Тогда слуга посадил его рядом с ложем соплеменника, и Жак I, сделав последнее усилие, повернул к нему лицо, уже отмеченное печатью смерти. Жак II понял — или нам показалось, что понял, — миссию, которую он призван был выполнить; он приблизился к умирающему, ставшему неузнаваемым из-за оттопырившихся защечных мешков, затем, взяв его лапку, стал ласково жалеть больного и как будто предлагал поверить ему свои последние мысли. Больной сделал видимое усилие, собирая все силы, и сумел сесть на постели; затем, пробормотав на ухо другу несколько слов на родном языке, он указал ему на по-прежнему невозмутимую Газель жестом, подобным тому, каким в прекрасной драме Альфреда де Виньи жена маршала д’Анкра в минуту смерти указывает своему сыну на Альбера де Люина, убийцу его отца.
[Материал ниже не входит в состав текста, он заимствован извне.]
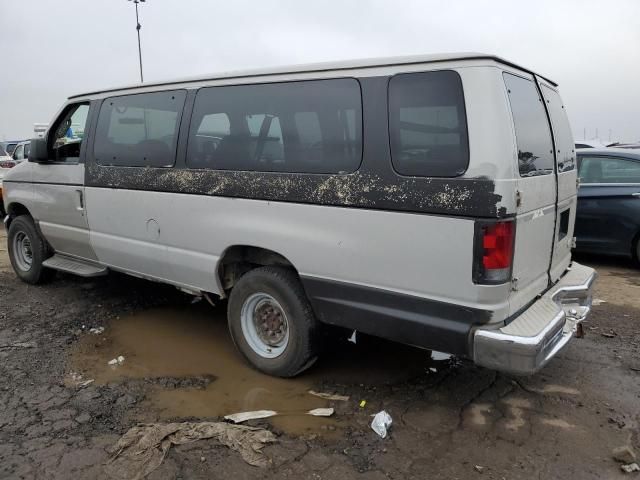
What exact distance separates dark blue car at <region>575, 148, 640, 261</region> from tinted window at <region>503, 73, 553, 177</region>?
394 centimetres

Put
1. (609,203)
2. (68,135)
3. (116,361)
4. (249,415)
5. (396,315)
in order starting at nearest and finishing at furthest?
(396,315), (249,415), (116,361), (68,135), (609,203)

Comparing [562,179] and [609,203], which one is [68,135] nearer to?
[562,179]

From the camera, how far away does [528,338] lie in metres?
2.88

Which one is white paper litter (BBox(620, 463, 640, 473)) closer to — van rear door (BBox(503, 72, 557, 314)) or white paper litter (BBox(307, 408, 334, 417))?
van rear door (BBox(503, 72, 557, 314))

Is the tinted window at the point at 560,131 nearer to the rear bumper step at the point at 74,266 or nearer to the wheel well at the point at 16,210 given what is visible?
the rear bumper step at the point at 74,266

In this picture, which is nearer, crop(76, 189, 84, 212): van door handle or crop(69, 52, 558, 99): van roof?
crop(69, 52, 558, 99): van roof

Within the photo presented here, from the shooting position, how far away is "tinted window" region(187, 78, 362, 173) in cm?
333

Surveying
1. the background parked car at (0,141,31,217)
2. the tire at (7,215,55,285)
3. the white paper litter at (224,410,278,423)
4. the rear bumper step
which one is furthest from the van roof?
the background parked car at (0,141,31,217)

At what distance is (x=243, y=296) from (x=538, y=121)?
7.67 ft

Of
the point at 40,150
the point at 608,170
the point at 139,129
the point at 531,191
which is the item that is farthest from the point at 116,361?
the point at 608,170

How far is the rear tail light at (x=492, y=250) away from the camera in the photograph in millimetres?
2826

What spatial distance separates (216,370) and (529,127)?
2775mm

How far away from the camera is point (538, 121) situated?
351 centimetres

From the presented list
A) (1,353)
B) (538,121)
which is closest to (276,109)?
(538,121)
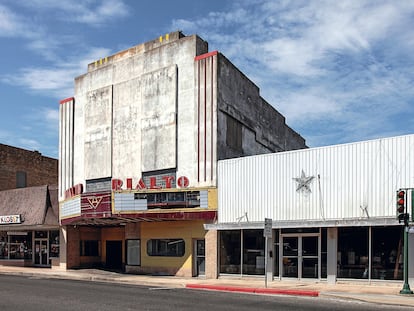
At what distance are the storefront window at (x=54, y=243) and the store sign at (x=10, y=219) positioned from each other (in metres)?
2.36

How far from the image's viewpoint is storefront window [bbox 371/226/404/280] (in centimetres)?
2127

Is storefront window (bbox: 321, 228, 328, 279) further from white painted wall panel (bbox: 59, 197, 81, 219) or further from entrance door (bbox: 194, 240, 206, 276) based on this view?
white painted wall panel (bbox: 59, 197, 81, 219)

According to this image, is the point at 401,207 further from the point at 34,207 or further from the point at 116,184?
the point at 34,207

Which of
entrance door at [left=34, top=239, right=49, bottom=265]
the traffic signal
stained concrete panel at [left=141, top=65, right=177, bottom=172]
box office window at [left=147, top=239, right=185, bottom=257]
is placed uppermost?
stained concrete panel at [left=141, top=65, right=177, bottom=172]

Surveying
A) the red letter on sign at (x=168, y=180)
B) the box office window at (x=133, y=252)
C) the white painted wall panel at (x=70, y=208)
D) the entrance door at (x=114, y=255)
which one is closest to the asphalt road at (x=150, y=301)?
the red letter on sign at (x=168, y=180)

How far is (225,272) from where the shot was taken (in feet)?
86.0

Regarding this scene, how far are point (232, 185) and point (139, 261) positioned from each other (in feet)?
25.6

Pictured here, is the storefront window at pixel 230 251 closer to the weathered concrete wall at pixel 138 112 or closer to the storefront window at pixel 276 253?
the storefront window at pixel 276 253

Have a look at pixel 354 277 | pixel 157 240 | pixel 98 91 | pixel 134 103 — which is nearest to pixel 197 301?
→ pixel 354 277

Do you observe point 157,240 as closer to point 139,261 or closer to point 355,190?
point 139,261

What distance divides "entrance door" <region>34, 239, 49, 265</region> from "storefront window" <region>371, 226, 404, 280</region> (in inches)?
934

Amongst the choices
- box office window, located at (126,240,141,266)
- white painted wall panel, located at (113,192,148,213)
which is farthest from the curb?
box office window, located at (126,240,141,266)

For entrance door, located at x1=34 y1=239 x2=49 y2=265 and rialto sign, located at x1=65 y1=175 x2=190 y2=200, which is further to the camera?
entrance door, located at x1=34 y1=239 x2=49 y2=265

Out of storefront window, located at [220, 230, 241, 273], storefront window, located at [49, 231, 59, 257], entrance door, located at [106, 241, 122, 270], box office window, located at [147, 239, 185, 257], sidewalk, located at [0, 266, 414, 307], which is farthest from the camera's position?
storefront window, located at [49, 231, 59, 257]
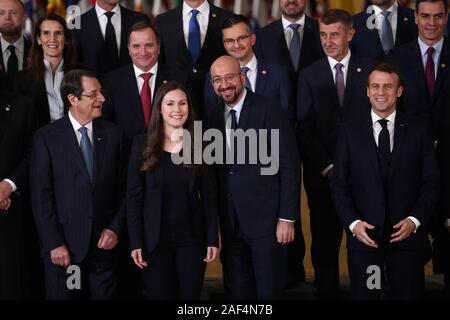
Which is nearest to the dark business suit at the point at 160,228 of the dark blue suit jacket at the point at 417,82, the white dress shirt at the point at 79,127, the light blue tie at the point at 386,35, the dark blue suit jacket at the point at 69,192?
the dark blue suit jacket at the point at 69,192

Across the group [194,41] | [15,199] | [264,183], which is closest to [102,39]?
[194,41]

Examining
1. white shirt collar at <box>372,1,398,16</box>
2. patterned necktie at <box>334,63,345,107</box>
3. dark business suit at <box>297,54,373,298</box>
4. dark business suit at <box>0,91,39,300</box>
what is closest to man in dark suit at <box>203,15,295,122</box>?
dark business suit at <box>297,54,373,298</box>

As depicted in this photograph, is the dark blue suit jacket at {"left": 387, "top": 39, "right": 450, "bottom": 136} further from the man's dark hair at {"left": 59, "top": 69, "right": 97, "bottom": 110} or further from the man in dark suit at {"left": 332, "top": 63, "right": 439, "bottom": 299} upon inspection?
the man's dark hair at {"left": 59, "top": 69, "right": 97, "bottom": 110}

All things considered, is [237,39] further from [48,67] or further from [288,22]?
[48,67]

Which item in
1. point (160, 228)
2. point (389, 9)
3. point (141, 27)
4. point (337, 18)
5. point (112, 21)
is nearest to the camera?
point (160, 228)

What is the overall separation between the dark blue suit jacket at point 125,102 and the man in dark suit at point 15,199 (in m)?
0.42

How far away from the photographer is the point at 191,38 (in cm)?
511

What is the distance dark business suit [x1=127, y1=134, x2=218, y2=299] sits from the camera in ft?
13.7

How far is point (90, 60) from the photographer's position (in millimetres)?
5062

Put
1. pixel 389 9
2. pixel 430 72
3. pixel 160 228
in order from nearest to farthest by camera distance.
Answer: pixel 160 228 → pixel 430 72 → pixel 389 9

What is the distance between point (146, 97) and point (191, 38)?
1.75ft

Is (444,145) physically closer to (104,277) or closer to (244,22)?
(244,22)

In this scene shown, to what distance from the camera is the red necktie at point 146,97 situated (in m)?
4.75
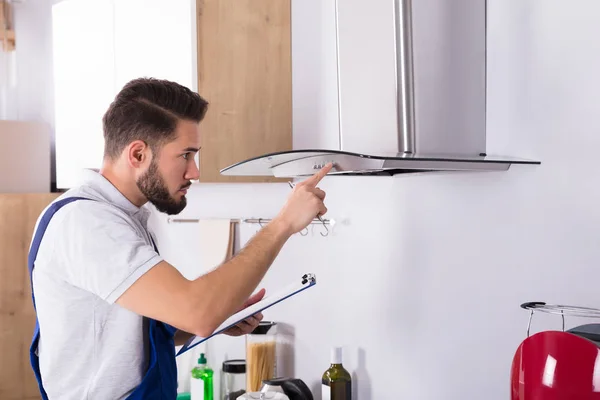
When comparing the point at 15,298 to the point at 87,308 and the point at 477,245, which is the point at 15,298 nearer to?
the point at 87,308

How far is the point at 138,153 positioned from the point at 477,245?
2.56ft

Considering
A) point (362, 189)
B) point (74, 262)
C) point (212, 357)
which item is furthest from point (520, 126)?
point (212, 357)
Жак II кивнул в знак того, что понял его, и Жак I снова упал и остался недвижим.
Через десять минут он поднес обе руки к голове, снова оглядел тех, кто его окружал, словно желая навек проститься с ними, последним усилием приподнялся, вскрикнул и откинулся в объятия Жака II.
Жак I был мертв.
Присутствующие на время впали в глубокое оцепенение; казалось, и Жак II разделял его. Остановившимся взглядом он смотрел на только что скончавшегося друга, сам неподвижный, словно труп; затем, когда после пятиминутного осмотра он вполне убедился, что в теле, находившемся перед его глазами, не осталось и искры жизни, он поднес обе руки к лицу покойника, открыл его рот, потянув за челюсти в противоположных направлениях, запустил руку в защечные мешки, извлек оттуда миндаль и сунул его себе за щеки; то, что мы принимали за дружескую преданность, оказалось не чем иным, как алчностью наследника!..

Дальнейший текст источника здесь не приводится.